- _Text segment_:

▬▬▬

Wally Rhines is no mere bystander, and well beyond the engaged journalist, when it comes to understanding the risks to our security presented by this Internet of Things.
As the CEO of Mentor Graphics, Wally is at the helm of one of the few companies the makes the tools that make tools that make the chips those Things contain. Chips as in "micro-miniaturized circuit boards" designed to perform reliably and in a trustworthy manner.
What one industry sees as an embarrassing vulnerability, another will see as an exploitable hack.
The black hats challenge the white hats to do their jobs correctly, by breaking into their stuff in ways that should and could be prevented. The black hats are making a point: you need to stay on top of your game.
When only white hats abound, some will need to don black just to keep the skill sets up to snuff, the reflexes fresh, much as a human body will do when training to remember past insults. Memories get built.
Anti-virus software tends to be a huge database of signature byte strings.
Wally started his talk pointing out that humans owned an ever smaller percentage of IP numbers in that most of them belong not on "whois" people but "whatis" things (one could say).
You don't need to register as a "who" to be a toaster or refrigerator in somebody's household. IPv6 gives us plenty of addresses to spread Things around.

▬▬▬

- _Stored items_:
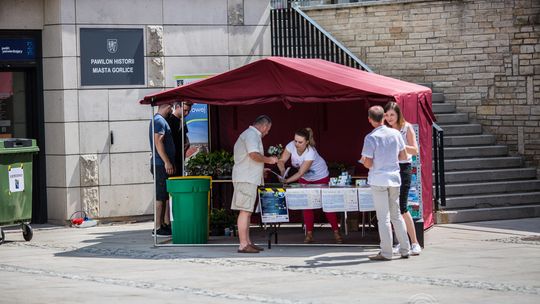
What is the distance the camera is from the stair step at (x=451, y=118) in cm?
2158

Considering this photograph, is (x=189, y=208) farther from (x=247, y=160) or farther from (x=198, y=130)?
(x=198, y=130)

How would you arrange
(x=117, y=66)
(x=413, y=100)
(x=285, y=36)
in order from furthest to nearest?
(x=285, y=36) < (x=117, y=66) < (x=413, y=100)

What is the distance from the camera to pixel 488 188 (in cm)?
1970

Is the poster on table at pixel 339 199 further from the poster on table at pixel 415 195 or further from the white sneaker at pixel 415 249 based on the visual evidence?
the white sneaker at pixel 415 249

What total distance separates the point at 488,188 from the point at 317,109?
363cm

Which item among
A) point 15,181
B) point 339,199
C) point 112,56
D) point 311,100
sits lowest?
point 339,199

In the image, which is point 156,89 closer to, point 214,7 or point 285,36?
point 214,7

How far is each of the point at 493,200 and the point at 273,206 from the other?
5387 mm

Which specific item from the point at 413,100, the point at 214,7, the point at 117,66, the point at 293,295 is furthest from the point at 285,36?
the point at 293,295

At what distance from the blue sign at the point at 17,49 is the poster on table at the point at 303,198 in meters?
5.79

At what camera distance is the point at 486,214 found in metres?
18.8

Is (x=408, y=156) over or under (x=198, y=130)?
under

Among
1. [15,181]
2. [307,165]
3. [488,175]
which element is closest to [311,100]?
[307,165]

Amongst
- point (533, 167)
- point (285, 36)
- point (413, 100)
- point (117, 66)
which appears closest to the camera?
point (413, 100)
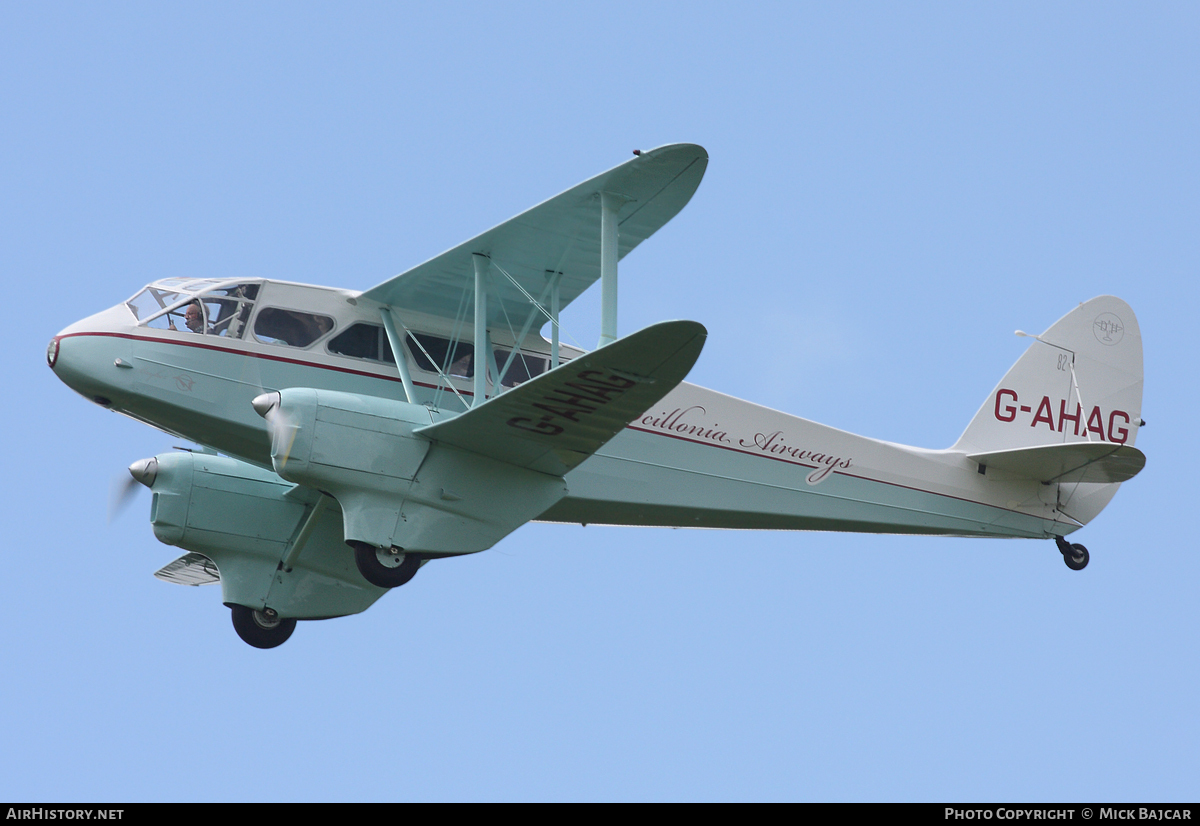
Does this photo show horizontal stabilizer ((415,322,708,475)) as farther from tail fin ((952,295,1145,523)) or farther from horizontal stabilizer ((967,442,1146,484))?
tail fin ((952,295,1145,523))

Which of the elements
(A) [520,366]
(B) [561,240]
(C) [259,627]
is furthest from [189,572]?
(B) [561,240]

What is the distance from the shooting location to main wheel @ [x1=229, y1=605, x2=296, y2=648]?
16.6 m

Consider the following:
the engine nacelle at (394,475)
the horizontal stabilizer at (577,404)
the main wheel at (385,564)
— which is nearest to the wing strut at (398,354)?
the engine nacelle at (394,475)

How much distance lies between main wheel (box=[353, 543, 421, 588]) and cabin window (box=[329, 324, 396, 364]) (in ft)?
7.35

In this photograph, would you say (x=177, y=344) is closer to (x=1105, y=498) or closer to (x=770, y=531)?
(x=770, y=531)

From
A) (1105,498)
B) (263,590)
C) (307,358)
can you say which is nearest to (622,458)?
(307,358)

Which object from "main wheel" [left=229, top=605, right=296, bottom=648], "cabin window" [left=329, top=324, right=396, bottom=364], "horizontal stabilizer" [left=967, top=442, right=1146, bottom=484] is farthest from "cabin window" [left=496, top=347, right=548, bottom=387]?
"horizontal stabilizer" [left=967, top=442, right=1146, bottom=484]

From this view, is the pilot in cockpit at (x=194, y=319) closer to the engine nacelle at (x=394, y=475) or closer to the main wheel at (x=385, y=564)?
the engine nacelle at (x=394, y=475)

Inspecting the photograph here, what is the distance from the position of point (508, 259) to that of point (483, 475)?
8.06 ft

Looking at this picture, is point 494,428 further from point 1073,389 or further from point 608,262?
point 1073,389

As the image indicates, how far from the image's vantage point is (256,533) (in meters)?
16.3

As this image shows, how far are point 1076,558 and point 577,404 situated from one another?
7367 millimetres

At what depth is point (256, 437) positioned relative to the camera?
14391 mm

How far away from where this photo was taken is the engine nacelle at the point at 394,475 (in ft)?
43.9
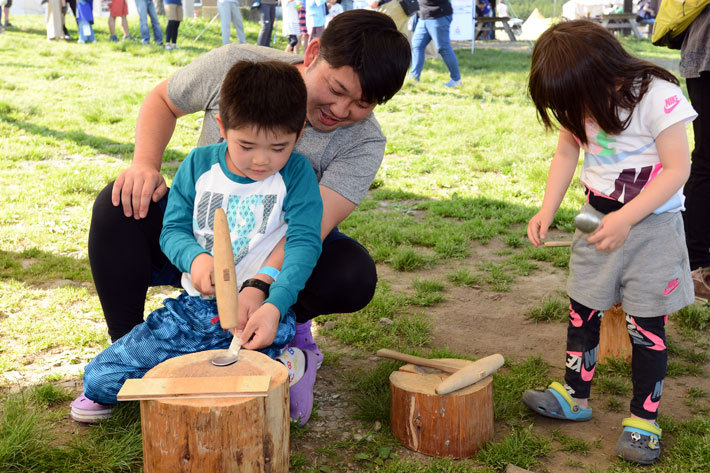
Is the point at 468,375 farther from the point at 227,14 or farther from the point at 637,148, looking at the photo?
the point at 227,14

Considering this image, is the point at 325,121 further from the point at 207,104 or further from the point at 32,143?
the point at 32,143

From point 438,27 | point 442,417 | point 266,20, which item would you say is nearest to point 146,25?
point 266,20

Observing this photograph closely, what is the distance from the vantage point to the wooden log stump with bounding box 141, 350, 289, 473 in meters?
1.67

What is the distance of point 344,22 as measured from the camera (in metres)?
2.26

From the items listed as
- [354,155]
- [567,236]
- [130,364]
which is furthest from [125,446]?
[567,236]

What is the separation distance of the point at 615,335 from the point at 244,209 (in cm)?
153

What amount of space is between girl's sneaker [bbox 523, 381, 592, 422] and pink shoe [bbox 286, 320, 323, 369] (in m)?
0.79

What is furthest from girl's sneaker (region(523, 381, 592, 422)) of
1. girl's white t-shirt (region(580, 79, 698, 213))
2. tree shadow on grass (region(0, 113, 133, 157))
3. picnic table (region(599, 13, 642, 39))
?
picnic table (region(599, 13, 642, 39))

▬▬▬

- _What needs to be done_: Continue the text about Wally Rhines and Internet of Things security from where it stops.

- _Response area_:
How are chips signed? Do we want them signed? What would the signature mean?
We're only beginning to answer these questions. CEOs yak about these topics a lot. Wally is on the road quite a bit, sharing these and other, more technical, slides.
The overall schema is an inverted pyramid in that the most widespread exploits involve various forms of social engineering, trickery around phishing and phoning in with false identities, milling about in smoking areas and befriending employees.
These kinds of security breaches may get wide publicity but affect fewer individuals than mega-downloads of supposedly confidential info. Sometimes social engineering leads to deeper exploits.
In one experiment, USB sticks were scattered in the parking lot, apparently dropped by mistake. How many finders-keepers types would insert these sticks in their own machines? Depressingly many.
Get yourself a quarantined box you're prepared to let fry, if you're wanting to do hobby forensics. Sure, random memory sticks might have interesting content but that doesn't mean accepting candy from strangers is suddenly a good idea.
Mass downloading exploits, as have been successfully conducted against Anthem Healthcare and the IRS (I've got files with both, so I'm a victim), may rely on security holes in the infrastructure itself, at the base of which are these all-important chips, signed and unsigned.
What if the chip itself is doing surveillance tasks supposedly for customer maintenance and satisfaction but with the side effect of providing a side door into private circuits? What if the chip itself is hackable? These kinds of vulnerability may be the hardest to find and yet affect the most people in the long run.
How might a customer verify that a purchased chip does just what the documentation says it does, and no more?
For example the Apple iPhone is currently vulnerable at least in principle but the Apple CEO is working overtime to close that gap.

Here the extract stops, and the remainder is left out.